### ACTIVITY A
Answer these questions from the profile below, one line each:
(i) Which series was he offered but turned down?
(ii) What title does his second autobiography carry?
(iii) In what year did he first meet Valerie Kleeman?
### ACTIVITY B
Reproduce word for word the passage of the profile below that begins with the words containing "A few years" and ends with "doing a diary.".

(GIVEN TEXT Opens)

As for Michael Palin’s recent series on Hemingway, he scoffs, “The idea of sending a chap who doesn’t like bull-fighting, doesn’t like guns, and doesn’t drink et cetera to do Hemingway ! He should have done Barbara Cartland !”

He was offered Around The World in 80 Days (the series that made Palin’s career) but turned it down on the grounds that the constant presence of the presenter talking to camera “would make it too much of an ego trip. In Whicker’s World, viewers generally saw the back of my head – which was my best feature.”

A few years later, during The Ultimate Package, fearing that his fellow travellers couldn’t carry it enough, he decided to explain what was happening by doing a diary.
“Halfway through, I suddenly realised ‘Holy Cow ! I could have just done Around The World In 80 Days anyway and got rich !”

It seems a bit ridiculous to ask someone who was on our screens for the best part of forty years, and will be 79 next year, if he has spent the last few years wanting to do more TV work. But, sure enough, he confesses: “if a good idea presented itself, I would have done it. It just doesn’t seem to have worked out that way.”

Instead, he has been recording two series of Around Whicker’s World for Radio 2, and writing a second auto-biography (titled Whicker’s World: Take Two !) admitting this has left him “feeling a bit restless.”

A new role writing and offering advice for the Internet provider, AOL’s travel channel (www.aol.com) will see him re-visiting a few favourites, “to keep up to speed. The internet is the future, especially for booking flights and so forth. It’s the new television.”

The love of his life is Valerie Kleeman, his partner of more than 30 years now. Their first meeting, in 1969, was like something from an improbably corny commercial, in the hall of the apartment block in Regents Park they were both living in, when his phone was cut off and she invited him in to use the phone in the flat she was living in with her parents. He immediately cancelled his engagement to oil heiress Olga Detterling and they have been together ever since.

(GIVEN TEXT Closes)
(DATASET CONTENT Opens)

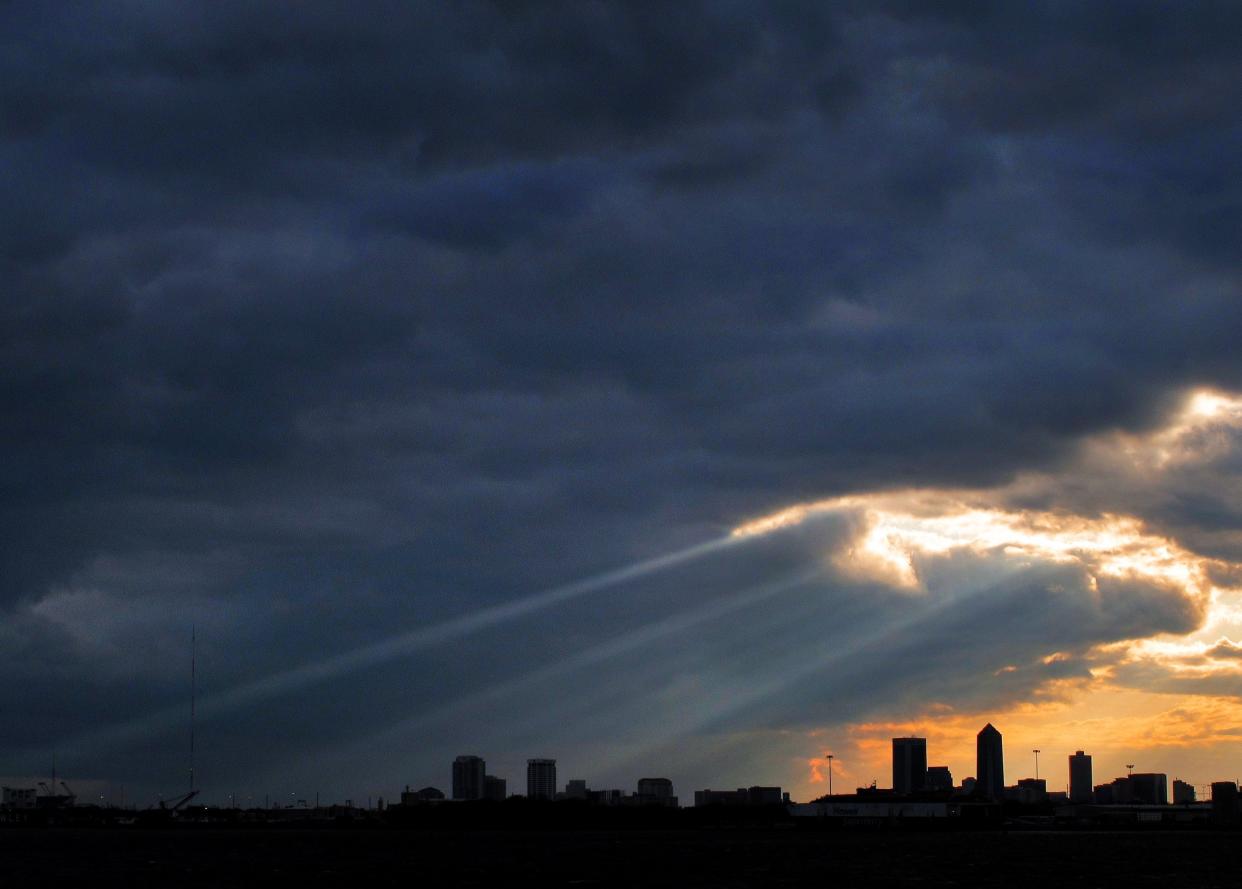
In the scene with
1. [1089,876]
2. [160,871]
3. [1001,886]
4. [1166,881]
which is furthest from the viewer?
[160,871]

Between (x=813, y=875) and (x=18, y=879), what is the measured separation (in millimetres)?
98617

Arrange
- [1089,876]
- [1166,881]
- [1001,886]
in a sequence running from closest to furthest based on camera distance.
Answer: [1001,886] → [1166,881] → [1089,876]

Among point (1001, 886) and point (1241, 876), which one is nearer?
point (1001, 886)

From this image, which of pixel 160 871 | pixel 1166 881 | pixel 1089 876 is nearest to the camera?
pixel 1166 881

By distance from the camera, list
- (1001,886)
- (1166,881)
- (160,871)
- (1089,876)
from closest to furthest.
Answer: (1001,886)
(1166,881)
(1089,876)
(160,871)

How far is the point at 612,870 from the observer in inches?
7549

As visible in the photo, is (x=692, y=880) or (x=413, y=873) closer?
(x=692, y=880)

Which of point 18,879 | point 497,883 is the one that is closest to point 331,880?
point 497,883

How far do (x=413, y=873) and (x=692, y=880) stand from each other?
40.0m

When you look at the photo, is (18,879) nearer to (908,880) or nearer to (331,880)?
(331,880)

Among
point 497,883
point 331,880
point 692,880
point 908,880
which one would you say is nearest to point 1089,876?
point 908,880

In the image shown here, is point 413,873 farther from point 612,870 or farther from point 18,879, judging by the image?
point 18,879

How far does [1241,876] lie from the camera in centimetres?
18100

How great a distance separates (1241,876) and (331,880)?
113 m
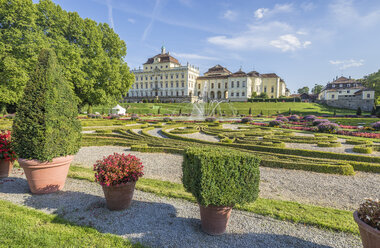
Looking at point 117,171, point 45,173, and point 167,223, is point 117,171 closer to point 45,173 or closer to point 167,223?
point 167,223

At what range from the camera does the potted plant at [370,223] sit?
211 cm

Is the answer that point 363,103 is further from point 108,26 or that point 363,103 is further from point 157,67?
point 157,67

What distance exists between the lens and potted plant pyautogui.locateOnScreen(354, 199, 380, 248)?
6.93ft

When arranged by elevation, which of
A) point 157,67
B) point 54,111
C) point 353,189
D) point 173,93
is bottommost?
point 353,189

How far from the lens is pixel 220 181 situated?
274 centimetres

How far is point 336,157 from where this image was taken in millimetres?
6965

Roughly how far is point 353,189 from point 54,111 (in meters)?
6.92

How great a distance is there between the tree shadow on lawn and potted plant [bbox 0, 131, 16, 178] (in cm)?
100

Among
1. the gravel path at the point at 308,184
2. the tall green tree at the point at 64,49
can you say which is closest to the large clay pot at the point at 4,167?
the gravel path at the point at 308,184

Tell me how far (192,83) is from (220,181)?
212 ft

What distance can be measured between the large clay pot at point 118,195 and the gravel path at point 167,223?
115 millimetres

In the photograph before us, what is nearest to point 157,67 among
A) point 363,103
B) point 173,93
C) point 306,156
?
point 173,93

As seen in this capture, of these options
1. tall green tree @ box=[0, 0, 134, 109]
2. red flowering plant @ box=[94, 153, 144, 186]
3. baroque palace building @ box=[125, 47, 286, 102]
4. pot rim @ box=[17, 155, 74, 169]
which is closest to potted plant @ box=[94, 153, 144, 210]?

(DATASET CONTENT Closes)

### EXERCISE RESULT A
(i) Around The World in 80 Days
(ii) Whicker's World: Take Two!
(iii) 1969

### EXERCISE RESULT B
A few years later, during The Ultimate Package, fearing that his fellow travellers couldn’t carry it enough, he decided to explain what was happening by doing a diary.